4.2. Cancer-Associated Fibroblasts: Colorectal Cancer’s Band Leader

The incidence of CAFs in tumor progression is better understood; however, it becomes more complex as the knowledge progresses [112,113,114][67][68][69]. Indeed, CAFs promote cancer development through tumor environment remodeling, cancer stemness enhancing, cancer cell feeding, and immune response suppression, but evidence shows that CAFs can also turn into tumor inhibitors.

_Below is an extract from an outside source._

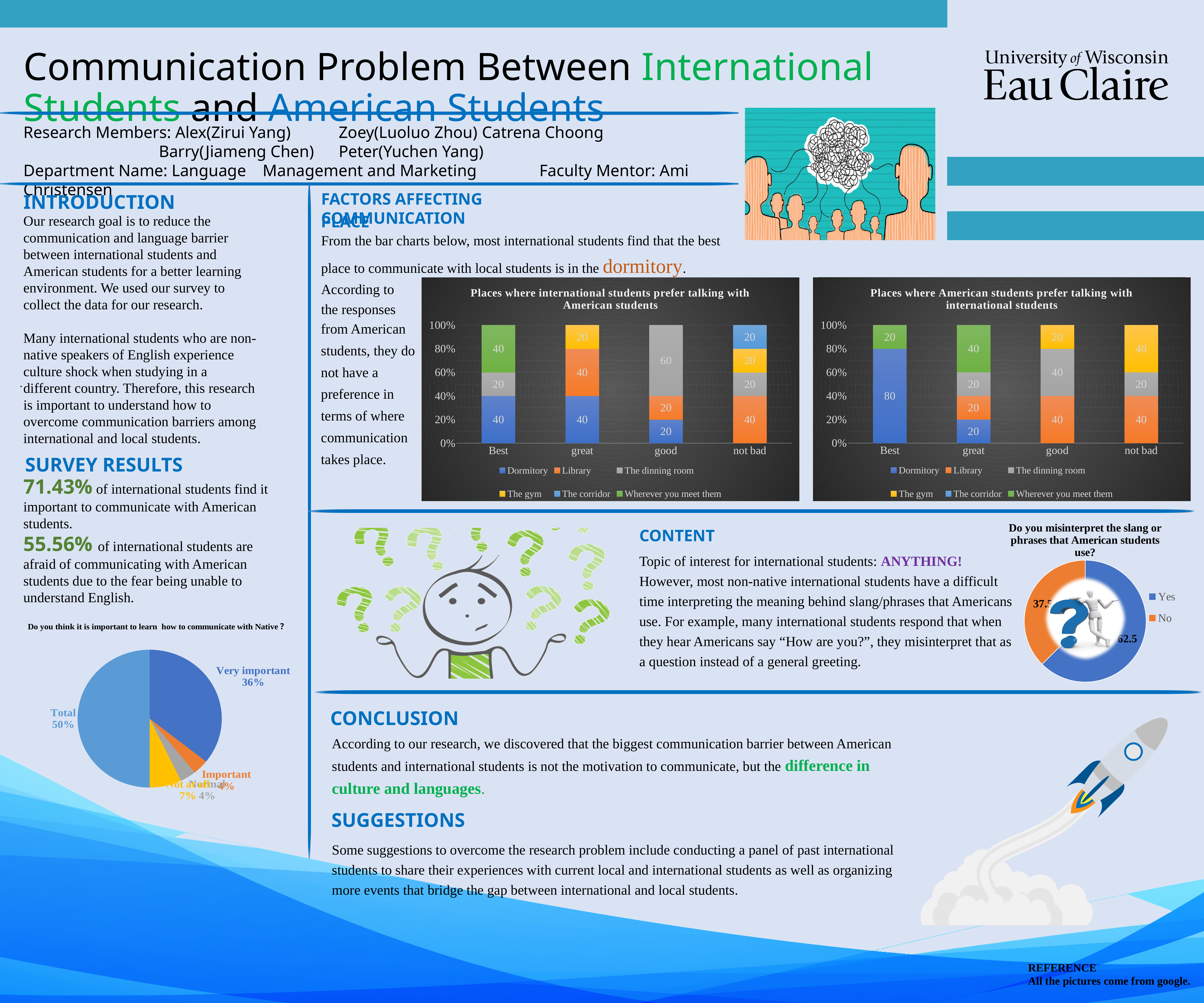
In the pie chart 'Do you think it is important to learn how to communicate with Native?', what share is labelled 'Very important'? 36% In the chart 'Places where international students prefer talking with American students', what is the value for Dormitory in the 'Best' category? 40 In the pie chart 'Do you misinterpret the slang or phrases that American students use?', what is the value for Yes? 62.5 In the chart 'Places where international students prefer talking with American students', what is the difference between The dinning room and Library in the 'good' category? 40 In the chart 'Places where American students prefer talking with international students', which is larger in the 'good' category: Library or The gym? Library In the chart 'Places where international students prefer talking with American students', what is the value for The dinning room in the 'good' category? 60 In the chart 'Places where American students prefer talking with international students', what is the value for Wherever you meet them in the 'great' category? 40 In the chart 'Places where American students prefer talking with international students', what is the value for Dormitory in the 'Best' category? 80 How many categories are shown on the x axis of the chart 'Places where American students prefer talking with international students'? 4 What kind of chart is 'Places where international students prefer talking with American students'? Stacked bar chart How many series does the legend list in the chart 'Places where international students prefer talking with American students'? 6 In the pie chart 'Do you misinterpret the slang or phrases that American students use?', which slice is larger: Yes or No? Yes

This suggests, and it was confirmed by recent studies, that CAF populations are heterogeneous [98,99][70][71]. A recent study demonstrated the importance of two CAF subpopulations involved in BMP signaling regulation that ensure the balance between stemness enrichment and tumor cell differentiation in the mouse and human CRC organoid model [115][72]. A first population, associated with a poor prognosis in human CRC, is characterized by the increased secretion of GREM1, the BMP antagonist known to play a predominant role in the physiological ISC niche. By analogy with fibroblasts’ role in the physiological regulation of the stem cell population, in CRC, the CAF population secreting GREM1 is associated with tumor stemness. Conversely, the CAF population described to promote differentiation and to block stemness is characterized by enrichment in immunoglobulin superfamily containing leucine-rich repeat (ISLR) protein causing BMP pathway stimulation and is, thus, associated with a good prognosis in CRC. The role of CAF in CRC progression and aggressiveness has become prominent thanks to transcriptomic analysis demonstrating that poor prognosis and resistance to radiotherapy correlate with a gene signature linked to stromal cells rather than epithelial tumor cells [116,117][73][74].